In a sense, then, Rafiq was right when he insisted that, deep down, all blacks were potential nationalists. The anger was there, bottled up and often turned inward. And as I thought about Ruby and her blue eyes, the teenagers calling each other “nigger” and worse, I wondered whether, for now at least, Rafiq wasn’t also right in preferring that that anger be redirected; whether a black politics that suppressed rage toward whites generally, or one that failed to elevate race loyalty above all else, was a politics inadequate to the task.

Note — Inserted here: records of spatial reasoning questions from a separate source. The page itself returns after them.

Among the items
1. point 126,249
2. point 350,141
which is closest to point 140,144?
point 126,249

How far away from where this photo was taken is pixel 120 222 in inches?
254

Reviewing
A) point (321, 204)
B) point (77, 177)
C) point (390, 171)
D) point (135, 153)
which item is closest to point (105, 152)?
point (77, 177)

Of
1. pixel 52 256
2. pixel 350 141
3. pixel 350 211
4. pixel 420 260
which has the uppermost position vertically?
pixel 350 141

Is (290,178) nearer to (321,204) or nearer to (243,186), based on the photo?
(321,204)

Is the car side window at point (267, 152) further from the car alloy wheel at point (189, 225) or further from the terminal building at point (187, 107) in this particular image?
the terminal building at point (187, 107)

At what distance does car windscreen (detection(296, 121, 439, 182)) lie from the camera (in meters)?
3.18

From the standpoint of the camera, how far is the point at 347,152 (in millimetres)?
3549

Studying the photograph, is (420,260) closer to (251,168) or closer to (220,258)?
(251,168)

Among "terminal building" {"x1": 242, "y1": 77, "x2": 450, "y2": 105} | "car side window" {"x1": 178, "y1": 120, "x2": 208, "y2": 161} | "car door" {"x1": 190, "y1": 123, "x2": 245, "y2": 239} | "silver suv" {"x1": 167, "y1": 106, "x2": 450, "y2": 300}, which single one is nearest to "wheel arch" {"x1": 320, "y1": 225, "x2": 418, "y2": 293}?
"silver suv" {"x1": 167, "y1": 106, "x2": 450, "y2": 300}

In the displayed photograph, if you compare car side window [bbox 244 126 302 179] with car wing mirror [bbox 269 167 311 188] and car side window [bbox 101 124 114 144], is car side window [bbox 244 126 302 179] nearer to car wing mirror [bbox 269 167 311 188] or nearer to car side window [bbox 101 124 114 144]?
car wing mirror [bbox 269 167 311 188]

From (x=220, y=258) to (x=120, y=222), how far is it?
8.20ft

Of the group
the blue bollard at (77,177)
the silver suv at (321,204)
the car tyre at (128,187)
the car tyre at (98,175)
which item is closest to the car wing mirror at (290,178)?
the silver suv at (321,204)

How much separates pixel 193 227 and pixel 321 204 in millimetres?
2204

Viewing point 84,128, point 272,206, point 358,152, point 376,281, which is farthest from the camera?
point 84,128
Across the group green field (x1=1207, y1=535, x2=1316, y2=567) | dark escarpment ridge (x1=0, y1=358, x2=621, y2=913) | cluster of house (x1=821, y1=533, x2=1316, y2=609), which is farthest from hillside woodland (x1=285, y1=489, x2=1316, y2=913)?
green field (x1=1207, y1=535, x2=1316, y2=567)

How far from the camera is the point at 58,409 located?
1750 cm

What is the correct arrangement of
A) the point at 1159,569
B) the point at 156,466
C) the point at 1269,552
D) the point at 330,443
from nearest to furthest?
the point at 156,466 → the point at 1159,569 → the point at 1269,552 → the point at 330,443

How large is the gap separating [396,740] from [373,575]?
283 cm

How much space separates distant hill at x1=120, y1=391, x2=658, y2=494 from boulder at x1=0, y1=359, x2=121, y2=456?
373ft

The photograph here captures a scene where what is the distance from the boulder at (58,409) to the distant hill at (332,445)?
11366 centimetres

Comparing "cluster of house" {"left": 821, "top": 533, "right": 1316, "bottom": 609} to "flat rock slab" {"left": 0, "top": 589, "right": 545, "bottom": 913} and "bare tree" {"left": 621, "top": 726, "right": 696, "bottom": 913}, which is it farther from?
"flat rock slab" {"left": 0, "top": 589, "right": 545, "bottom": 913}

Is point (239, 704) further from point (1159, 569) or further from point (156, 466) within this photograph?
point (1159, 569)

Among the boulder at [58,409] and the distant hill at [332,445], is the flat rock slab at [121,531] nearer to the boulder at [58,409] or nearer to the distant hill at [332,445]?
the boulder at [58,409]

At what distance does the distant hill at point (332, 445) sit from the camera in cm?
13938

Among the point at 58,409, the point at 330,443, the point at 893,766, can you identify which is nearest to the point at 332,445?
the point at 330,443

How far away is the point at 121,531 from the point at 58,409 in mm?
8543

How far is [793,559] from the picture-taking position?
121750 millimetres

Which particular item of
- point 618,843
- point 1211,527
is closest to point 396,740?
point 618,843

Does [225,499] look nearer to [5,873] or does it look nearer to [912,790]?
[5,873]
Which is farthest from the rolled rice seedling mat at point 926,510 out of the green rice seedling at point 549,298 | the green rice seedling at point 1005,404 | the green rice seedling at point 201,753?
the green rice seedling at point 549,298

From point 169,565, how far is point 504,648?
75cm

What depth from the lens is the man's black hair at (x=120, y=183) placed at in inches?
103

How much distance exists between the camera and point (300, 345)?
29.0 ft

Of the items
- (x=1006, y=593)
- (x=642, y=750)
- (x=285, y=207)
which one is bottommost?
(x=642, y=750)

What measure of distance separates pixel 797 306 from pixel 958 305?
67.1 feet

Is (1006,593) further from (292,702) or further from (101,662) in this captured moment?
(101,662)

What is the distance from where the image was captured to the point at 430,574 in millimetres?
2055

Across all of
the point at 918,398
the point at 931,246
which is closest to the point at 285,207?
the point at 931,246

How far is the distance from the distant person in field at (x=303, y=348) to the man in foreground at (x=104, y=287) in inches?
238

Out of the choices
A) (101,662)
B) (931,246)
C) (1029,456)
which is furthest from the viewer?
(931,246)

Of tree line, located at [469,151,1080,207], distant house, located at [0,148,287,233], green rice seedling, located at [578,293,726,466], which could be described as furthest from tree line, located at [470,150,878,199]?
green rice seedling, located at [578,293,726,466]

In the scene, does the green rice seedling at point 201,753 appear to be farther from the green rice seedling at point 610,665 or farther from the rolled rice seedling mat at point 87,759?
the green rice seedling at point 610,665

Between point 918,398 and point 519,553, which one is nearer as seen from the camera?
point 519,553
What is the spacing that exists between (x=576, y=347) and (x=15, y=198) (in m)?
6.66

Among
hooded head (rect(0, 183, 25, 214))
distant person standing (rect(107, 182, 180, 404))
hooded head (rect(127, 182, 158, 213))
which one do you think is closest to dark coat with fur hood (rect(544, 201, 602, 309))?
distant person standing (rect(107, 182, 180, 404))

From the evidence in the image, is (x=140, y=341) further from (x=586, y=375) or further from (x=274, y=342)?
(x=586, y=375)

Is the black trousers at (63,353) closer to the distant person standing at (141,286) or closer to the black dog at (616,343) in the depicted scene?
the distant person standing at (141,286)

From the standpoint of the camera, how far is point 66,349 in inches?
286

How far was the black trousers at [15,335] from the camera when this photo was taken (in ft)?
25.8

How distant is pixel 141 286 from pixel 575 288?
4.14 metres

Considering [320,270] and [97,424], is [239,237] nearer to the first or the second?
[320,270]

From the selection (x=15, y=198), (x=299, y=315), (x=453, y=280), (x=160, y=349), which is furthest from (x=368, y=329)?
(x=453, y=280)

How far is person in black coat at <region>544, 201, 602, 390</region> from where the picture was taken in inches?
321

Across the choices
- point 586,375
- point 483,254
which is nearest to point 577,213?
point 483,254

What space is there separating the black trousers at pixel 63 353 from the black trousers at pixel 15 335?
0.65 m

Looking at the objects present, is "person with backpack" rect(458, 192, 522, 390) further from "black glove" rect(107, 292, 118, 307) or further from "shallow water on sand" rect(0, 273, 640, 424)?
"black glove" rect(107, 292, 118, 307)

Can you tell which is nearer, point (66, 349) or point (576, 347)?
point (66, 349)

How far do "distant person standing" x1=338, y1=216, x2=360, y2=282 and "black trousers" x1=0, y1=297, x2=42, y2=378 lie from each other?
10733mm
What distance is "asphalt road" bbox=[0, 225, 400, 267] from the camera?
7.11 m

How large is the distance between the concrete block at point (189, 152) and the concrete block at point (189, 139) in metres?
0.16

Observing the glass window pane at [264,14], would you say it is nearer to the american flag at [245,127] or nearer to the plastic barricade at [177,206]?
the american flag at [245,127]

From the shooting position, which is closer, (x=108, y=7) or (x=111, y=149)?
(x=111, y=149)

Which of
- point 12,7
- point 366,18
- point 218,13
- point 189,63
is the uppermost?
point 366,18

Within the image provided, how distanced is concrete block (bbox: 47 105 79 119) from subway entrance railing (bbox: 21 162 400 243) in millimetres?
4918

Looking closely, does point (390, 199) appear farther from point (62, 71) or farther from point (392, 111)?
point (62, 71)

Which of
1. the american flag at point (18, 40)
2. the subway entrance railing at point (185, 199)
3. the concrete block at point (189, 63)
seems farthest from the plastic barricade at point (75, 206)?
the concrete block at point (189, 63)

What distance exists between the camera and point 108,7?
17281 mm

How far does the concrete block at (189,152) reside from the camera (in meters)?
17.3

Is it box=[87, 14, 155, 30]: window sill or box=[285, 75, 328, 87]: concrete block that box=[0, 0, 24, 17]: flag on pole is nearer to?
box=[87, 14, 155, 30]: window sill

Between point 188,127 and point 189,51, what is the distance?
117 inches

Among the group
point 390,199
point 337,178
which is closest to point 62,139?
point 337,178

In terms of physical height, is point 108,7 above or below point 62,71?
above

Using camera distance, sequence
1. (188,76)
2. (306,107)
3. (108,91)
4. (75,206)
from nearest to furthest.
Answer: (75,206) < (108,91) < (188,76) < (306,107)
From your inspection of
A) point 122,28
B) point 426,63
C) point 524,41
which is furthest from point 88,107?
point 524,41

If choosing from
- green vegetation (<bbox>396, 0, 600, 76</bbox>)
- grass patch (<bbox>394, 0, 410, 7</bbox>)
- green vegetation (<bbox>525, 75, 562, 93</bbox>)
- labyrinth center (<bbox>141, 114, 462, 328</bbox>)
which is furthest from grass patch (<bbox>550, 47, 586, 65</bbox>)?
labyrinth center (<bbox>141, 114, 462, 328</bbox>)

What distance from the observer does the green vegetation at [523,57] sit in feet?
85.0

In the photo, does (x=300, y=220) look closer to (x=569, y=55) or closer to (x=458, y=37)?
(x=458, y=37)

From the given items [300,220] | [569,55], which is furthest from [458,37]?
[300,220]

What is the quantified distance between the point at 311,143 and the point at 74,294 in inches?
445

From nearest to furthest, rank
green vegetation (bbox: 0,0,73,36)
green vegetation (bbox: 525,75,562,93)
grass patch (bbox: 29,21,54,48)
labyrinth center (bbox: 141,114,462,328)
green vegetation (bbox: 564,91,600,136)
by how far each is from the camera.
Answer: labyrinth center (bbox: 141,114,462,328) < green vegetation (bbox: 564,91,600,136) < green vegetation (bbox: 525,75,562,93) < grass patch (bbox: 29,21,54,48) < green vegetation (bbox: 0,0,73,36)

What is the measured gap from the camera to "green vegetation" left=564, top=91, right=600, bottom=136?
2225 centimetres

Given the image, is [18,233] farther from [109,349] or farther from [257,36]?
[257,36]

It was a painful thought to consider, as painful now as it had been years ago. It contradicted the morality my mother had taught me, a morality of subtle distinctions between individuals of goodwill and those who wished me ill, between active malice and ignorance or indifference. I had a personal stake in that moral framework; I’d discovered that I couldn’t escape it if I tried. And yet perhaps it was a framework that blacks in this country could no longer afford; perhaps it weakened black resolve, encouraged confusion within the ranks.
Desperate times called for desperate measures, and for many blacks, times were chronically desperate. If nationalism could create a strong and effective insularity, deliver on its promise of self-respect, then the hurt it might cause well-meaning whites, or the inner turmoil it caused people like me, would be of little consequence.